Some of the warnings which Hosea enforces with regard to this sin have been instinctively felt by mankind since the beginnings of civilization, and are found expressed among the proverbs of nearly all the languages. But I am unaware of any earlier moralist in any literature who traced the effects of national licentiousness in a diminishing population, or who exposed the persistent delusion of libertine men that they themselves may resort to vice, yet keep their womankind chaste. Hosea, so far as we know, was the first to do this. History in many periods has confirmed the justice of his observations, and by one strong voice after another enforced his terrible warnings. The experience of ancient Persia and Egypt; the languor of the Greek cities; the “deep weariness and sated lust” which in Imperial Rome “made human life a hell”; the decay which overtook Italy after the renascence of Paganism without the Pagan virtues; the strife and anarchy that have rent every court where, as in the case of Henri Quatre, the king set the example of libertinage; the incompetence, the poltroonery, the treachery, that have corrupted every camp where, as in French Metz in 1870, soldiers and officers gave way so openly to vice; the checks suffered by modern civilization in face of barbarism because its pioneers mingled in vice with the savage races they were subduing; the number of great statesmen falling by their passions, and in their fall frustrating the hopes of nations; the great families worn out by indulgence; the homes broken up by infidelities; the tainting of the blood of a new generation by the poisonous practices of the old, -have not all these things been in every age, and do they not still happen near enough to ourselves to give us a great fear of the sin which causes them all? Alas! how stow men are to listen and to lay to heart!

Is it possible that we can gild by the names of frivolity and piquancy habits the wages of which are death? Is it possible that we can enjoy comedies which make such things their jest? We have among us many who find their business in the theatre, or in some of the periodical literature of our time, in writing and speaking and exhibiting as closely as they dare to limits of public decency. When will they learn that it is not upon the easy edge of mere conventions that they are capering, but upon the brink of those eternal laws whose further side is death and hell-that it is not the tolerance of their fellow men they are testing, but the patience of God Himself?
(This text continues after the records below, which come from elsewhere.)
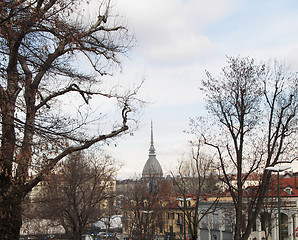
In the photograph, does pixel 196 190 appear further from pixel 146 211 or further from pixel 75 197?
pixel 75 197

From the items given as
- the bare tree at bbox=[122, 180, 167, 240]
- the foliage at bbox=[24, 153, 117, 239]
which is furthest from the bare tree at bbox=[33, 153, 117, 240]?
the bare tree at bbox=[122, 180, 167, 240]

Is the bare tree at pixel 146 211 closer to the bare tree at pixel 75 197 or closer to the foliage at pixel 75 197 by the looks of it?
the foliage at pixel 75 197

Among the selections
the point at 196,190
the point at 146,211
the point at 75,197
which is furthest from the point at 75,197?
the point at 196,190

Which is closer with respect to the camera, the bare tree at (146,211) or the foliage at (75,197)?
the foliage at (75,197)

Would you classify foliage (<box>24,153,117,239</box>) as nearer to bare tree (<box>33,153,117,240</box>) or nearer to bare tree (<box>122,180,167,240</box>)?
bare tree (<box>33,153,117,240</box>)

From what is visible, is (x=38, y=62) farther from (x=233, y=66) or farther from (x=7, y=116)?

As for those loud few who claim license in the name of art and literature, let us not shrink from them as if they were strong or their high words true. They are not strong, they are only reckless; their claims are lies.

All history, the poets and the prophets, whether Christian or Pagan, are against them. They are traitors alike to art, to love, and to every other high interest of mankind.

It may be said that a large part of the art of the day, which takes great license in dealing with these subjects, is exercised only by the ambition to expose that ruin and decay which Hosea himself affirms. This is true. Some of the ablest and most popular writers of our time have pictured the facts, which Hosea describes, with so vivid a realism that we cannot but judge them to be inspired to confirm his ancient warnings, and to excite a disgust of vice in a generation which otherwise treats vice so lightly. But if so, their ministry is exceeding narrow, and it is by their side that we best estimate the greatness of the ancient prophet. Their transcript of human life may be true to the facts it selects, but we find in it no trace of facts which are greater and more essential to humanity. They have nothing to tell us of forgiveness and repentance, and yet these are as real as the things they describe.

Their pessimism is unrelieved. They see the “corruption that is in the world through lust”; they forget that there is an escape from it. (2 Peter 1:1-21) It is Hosea’s greatness that, while he felt the vices of his day with all needed thoroughness and realism, he yet never allowed them to be inevitable or ultimate, but preached repentance and pardon, with the possibility of holiness even for his depraved generation. It is the littleness of the art of our day that these great facts are forgotten by her, though once she was their interpreter to men. When she remembers them the greatness of her past will return.